Geographic Reference
Arsenic in Well Water by State: Where Is It Most Common?
Arsenic concentrations in groundwater vary dramatically across the US, driven by local bedrock geology rather than pollution. Here is the state-by-state breakdown of where arsenic is highest, what the current standards are, and how to find out your specific risk. For background on health effects, sources, and treatment, start with our complete guide to arsenic in well water.
TL;DR
Arsenic in well water is most common in New England (especially New Hampshire and Maine), the Upper Midwest (Michigan, Minnesota, Wisconsin), the Southwest (Arizona, Nevada, New Mexico, parts of California), and the Northern Great Plains (the Dakotas). The contamination is geological, not industrial: arsenic naturally weathers out of bedrock and volcanic deposits into groundwater. The EPA Maximum Contaminant Level is 10 parts per billion (ppb), but New Jersey and New Hampshire have set a stricter 5 ppb standard.
- ~13% of US public water supplies using groundwater exceed 5 ppb arsenic (USGS NAWQA estimate)
- Private wells are not regulated by the EPA. The only way to know your level is to test your water.
- Treatment is the same regardless of state: a whole-house arsenic removal system using arsenic-selective ion exchange resin handles any concentration encountered in residential wells
- Use the state risk lookup below to see typical arsenic risk for your state and the recommended next step
Aidan Walsh, Mid Atlantic Water: "I get calls from homeowners who just read a news story about arsenic in their state and are panicking. The right move is not to panic, it is to test your specific well. Two homes on the same road can have wildly different arsenic levels because the contamination is tied to the bedrock fracture pattern at your wellhead. State maps tell you the risk profile. Only a lab test tells you your number."
What This Guide Covers
US Arsenic Risk Map (By Region)
Based on the U.S. Geological Survey National Water-Quality Assessment (NAWQA) program, which has analyzed arsenic in tens of thousands of groundwater samples nationwide, here is how the country breaks down. Risk reflects the percentage of wells in each region that exceed the EPA MCL of 10 ppb. Local geology can make any single well an outlier in either direction.
New England
NH, ME, eastern MA, VT. Granite and mica schist bedrock. Some towns have over 20% of wells exceeding 10 ppb.
Southwest
AZ, NV, NM, parts of CA, UT. Volcanic geology and irrigation return flows.
Upper Midwest
MI (Lower Peninsula, especially the Thumb), WI (Fox River Valley), MN. Glacial deposits release arsenic into shallow aquifers.
Northern Great Plains
SD, ND, parts of NE, MT. Sedimentary bedrock and Pierre shale aquifers.
Pacific Northwest
OR, WA, ID. Volcanic geology in eastern OR/WA and Snake River Plain in ID.
Texas / Oklahoma
Ogallala Aquifer and parts of central TX show elevated arsenic in some areas.
Mid-Atlantic / NY
Pockets of elevated arsenic, especially in NY's southern tier and parts of NJ. Most of the region is lower risk.
Southeast
Most of the Southeast (FL, GA, AL, MS, SC, NC, TN, KY) shows lower arsenic in groundwater overall, though local hotspots exist.

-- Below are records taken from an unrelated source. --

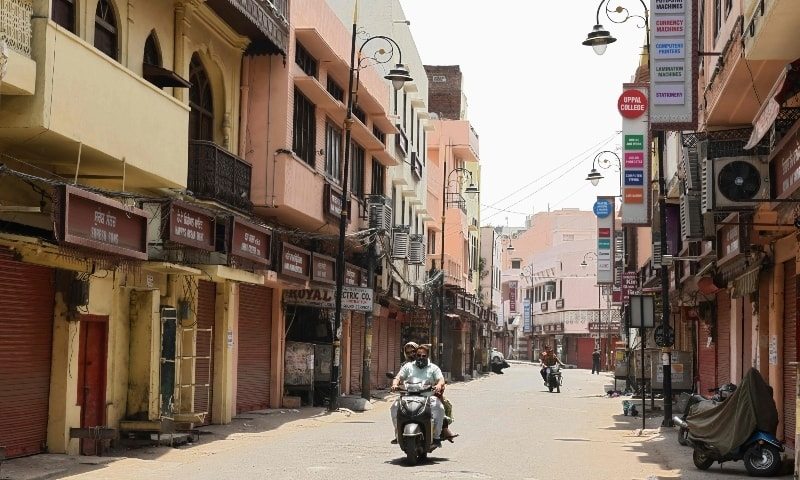 Motorists ride through a closed market area during the weekend lockdown imposed by the state government in Amritsar on May 2. — AFP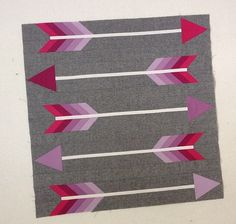 Arrow quilt block. This looks fantastic. More and more people are using grey backgrounds instead of white.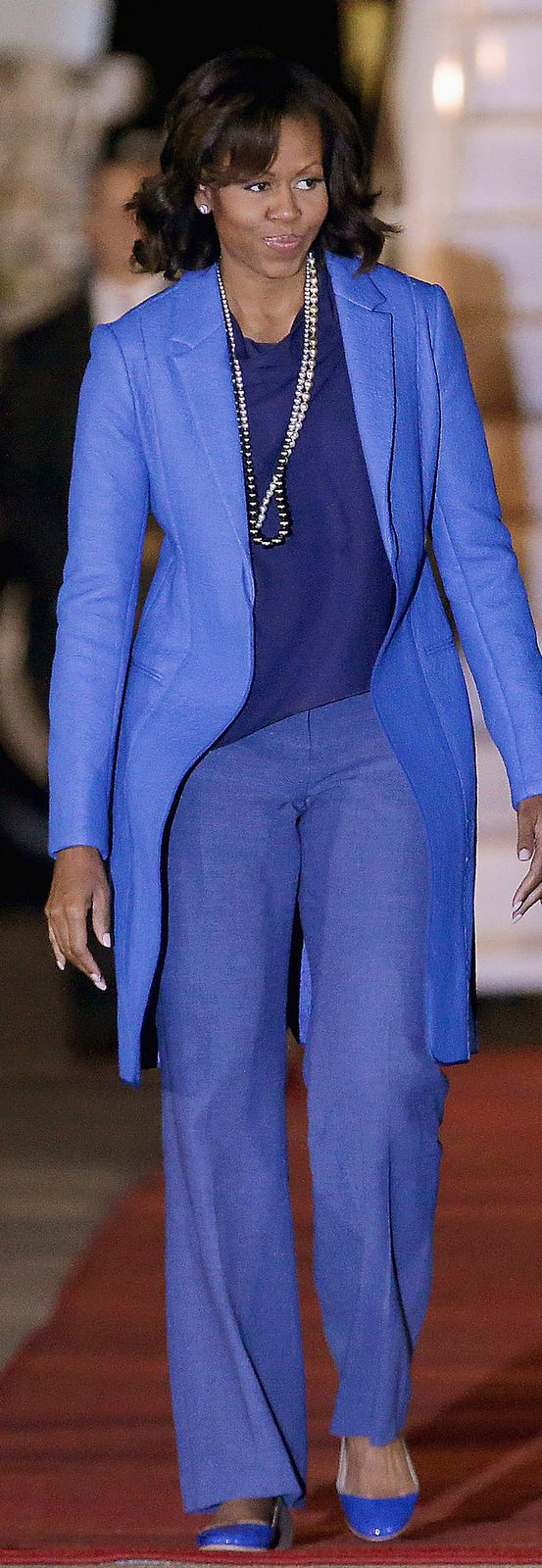 Michelle Obama - often wears coloured shoes which is unusual but fabulous.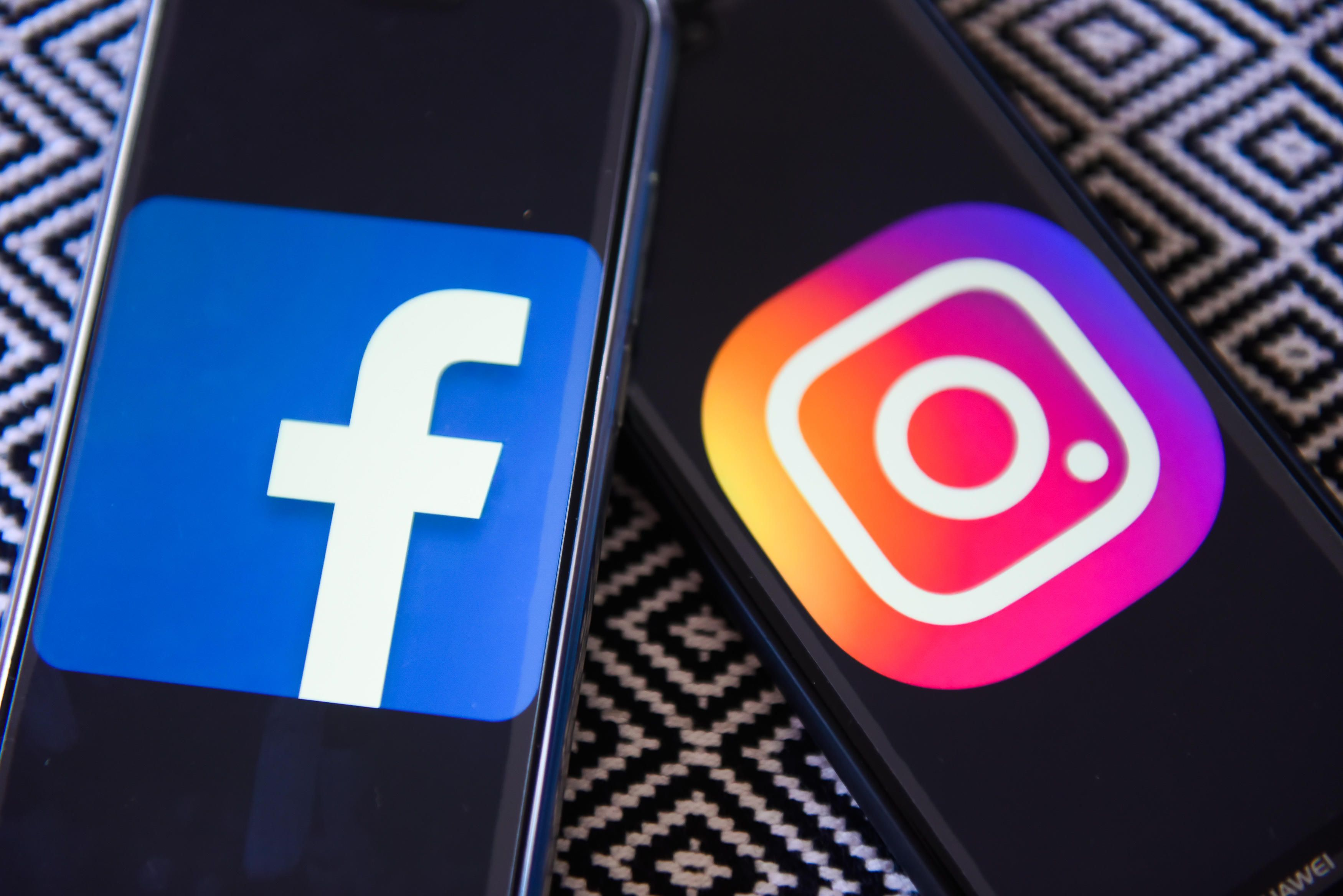 Facebook and Instagram logos are seen on a mobile phones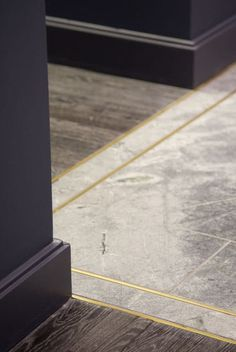 """God,"" German architect Mies van der Rohe once famously said, ""is in the details."" It's hard to imagine more beautiful details than these eight boundaries where two flooring surfaces meet, marrying different materials in innovative and elegant ways. If you decide to imitate these transitions in your own home, don't be surprised if everyone spends all their time looking down."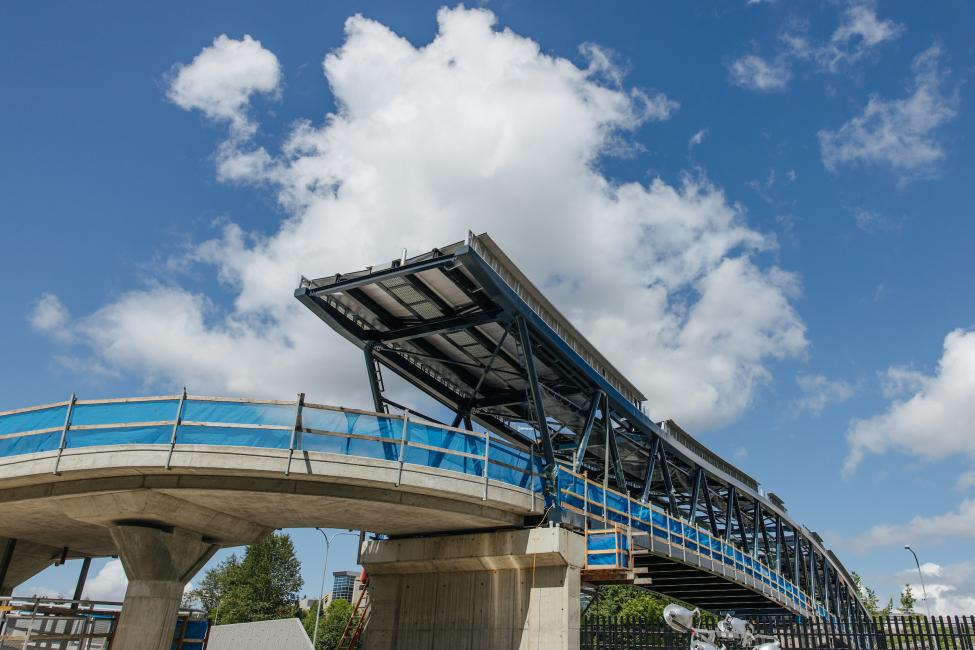Blue skies and white clouds can be seen in the background of this photo of the entrance to the new pedestrian bridge at Overlake Village Station.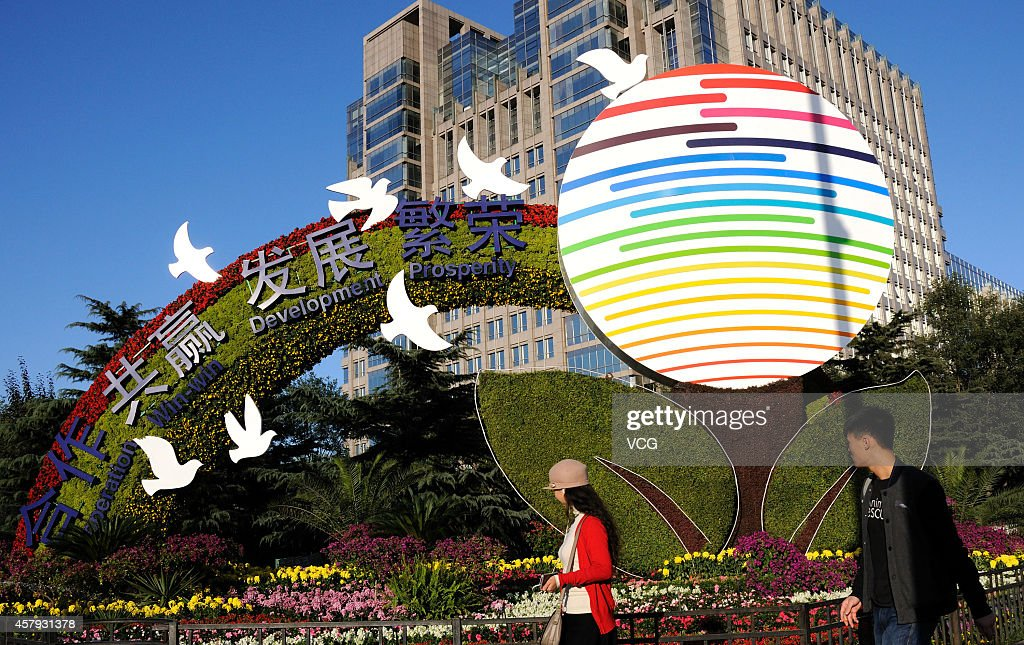 Citizens pass by the flower terrace for Asia-Pacific Economic Cooperation (APEC) at Changan Avenue on October 26, 2014 in Beijing, China. Flowers in the themes of 'Harmony and Win-win Result' and 'Peaceful Development' were arranged at Changan Avenue for the upcoming APEC summit on Thursday in Beijing.
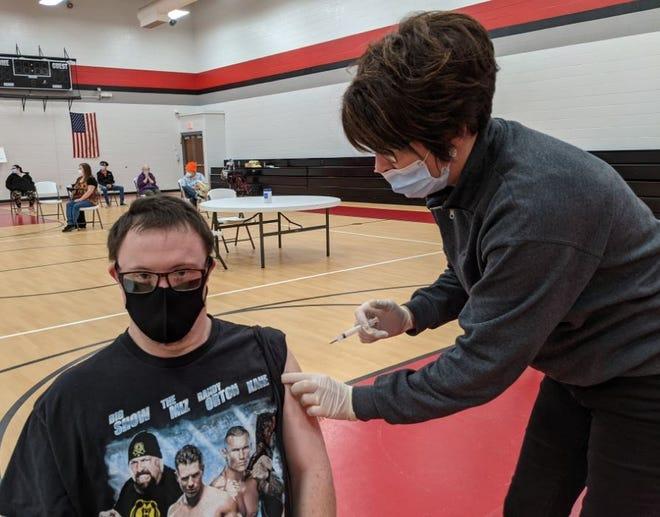 Adam McDermitt receives a Moderna COVID-19 vaccine from Trisha Reiter, a registered nurse at Sandusky County Public Health, at the Sandusky County Board of Developmental Disabilities on Monday.
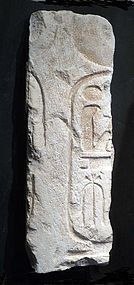 AN EGYPTIAN LIMESTONE CARTOUCHE FOR RAMSES II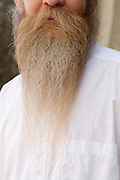 man with large pointed beard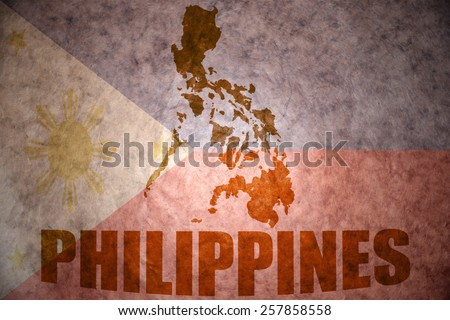 philippines map on a vintage philippine flag background - stock photo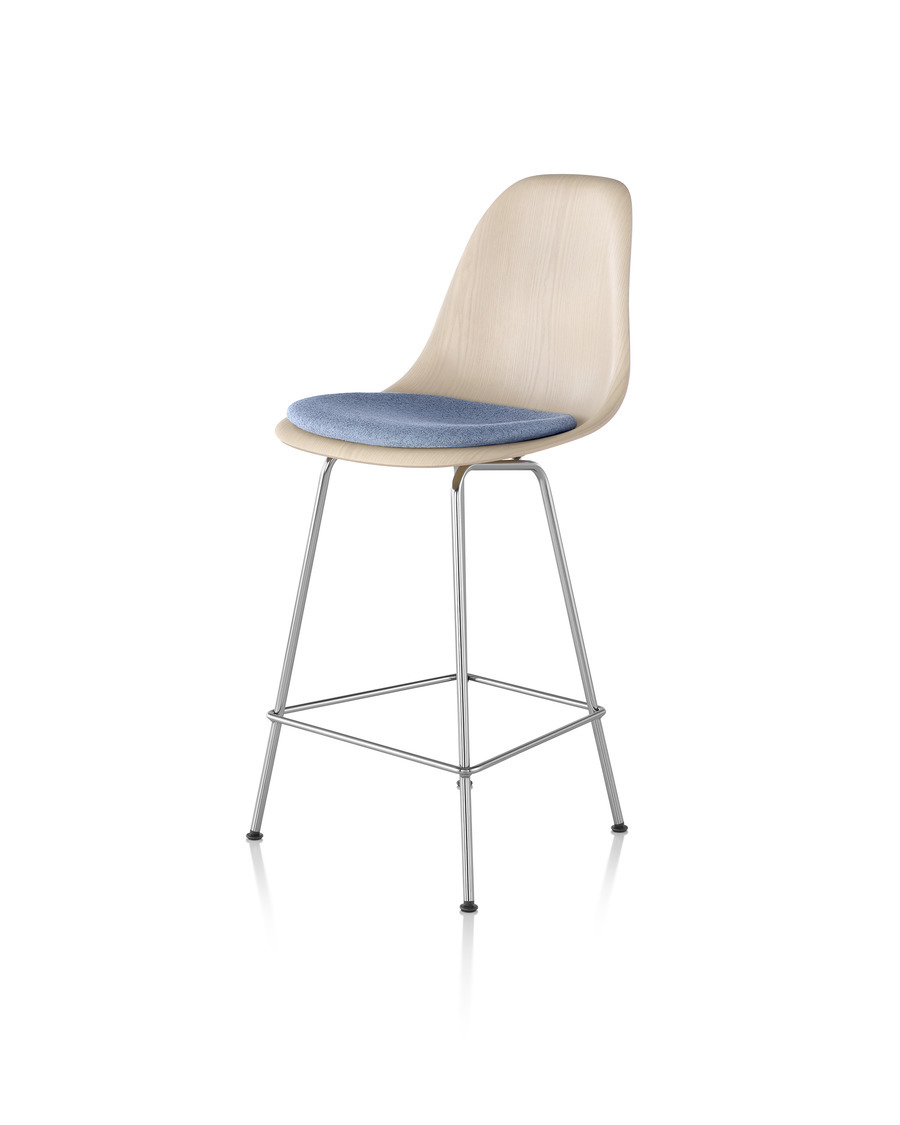 Eames Molded Wood Stool with a light finish, light blue seat pad, and silver legs, viewed from a 45-degree angle.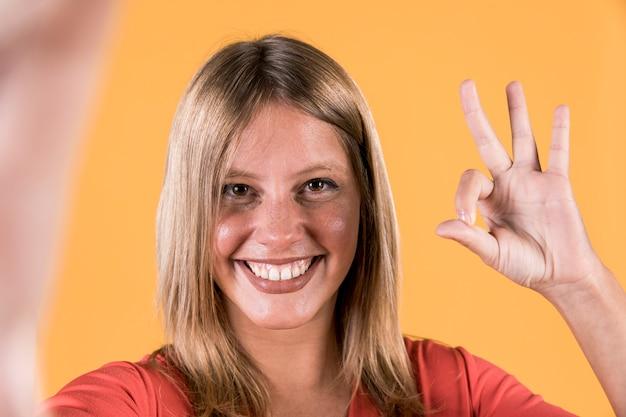 Конец-вверх счастливой женщины показывая о'кеы жест на предпосылке студии Бесплатные Фотографии
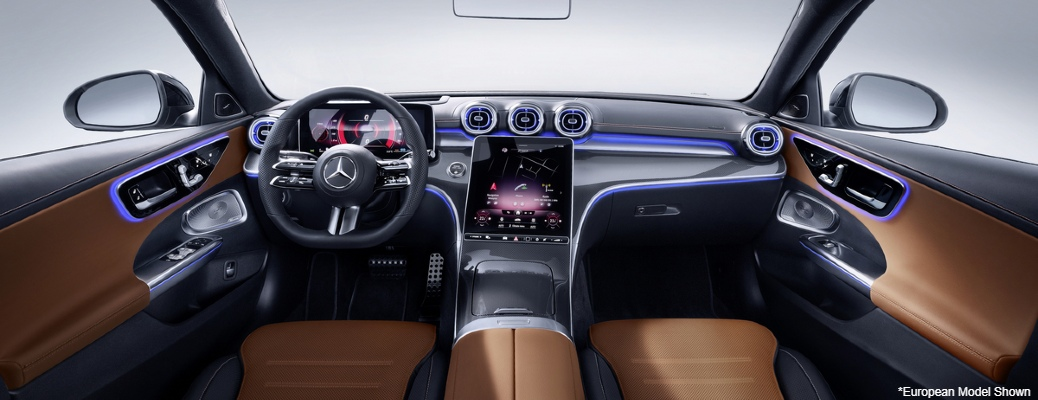 """Wide view of front cockpit of 2022 Mercedes-Benz C-Class. Text reads, """"European Model Shown"""""""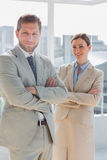 Happy business partners with arms crossed Royalty Free Stock Image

Why Arsenic in Groundwater Is Geographic
Arsenic in well water almost never comes from pollution. It is a naturally occurring element found in the earth's crust, and it dissolves into groundwater through weathering of the bedrock and sediment that water passes through.
Three geological settings produce most of the high-arsenic groundwater in the United States:
- Granite and metamorphic bedrock in New England (especially New Hampshire and Maine). The bedrock contains arsenic-bearing minerals that release into fracture-flow groundwater.
- Volcanic rock and ash deposits in the Southwest, Pacific Northwest, and parts of California. Arsenic leaches from volcanic glass and is concentrated by evaporation in arid climates.
- Glacial sediments and shale aquifers in the Upper Midwest and Northern Great Plains. Arsenic is bound to iron and sulfide minerals in the sediment and is released under reducing (low-oxygen) groundwater conditions.
Because the contamination is geological, it does not respect property lines. A well drilled into one fracture system may be clean while the neighbor's well two hundred feet away pulls from a different fracture and tests at 25 ppb. State and county risk maps are useful for understanding the general pattern, but the only number that matters is the one from your specific well.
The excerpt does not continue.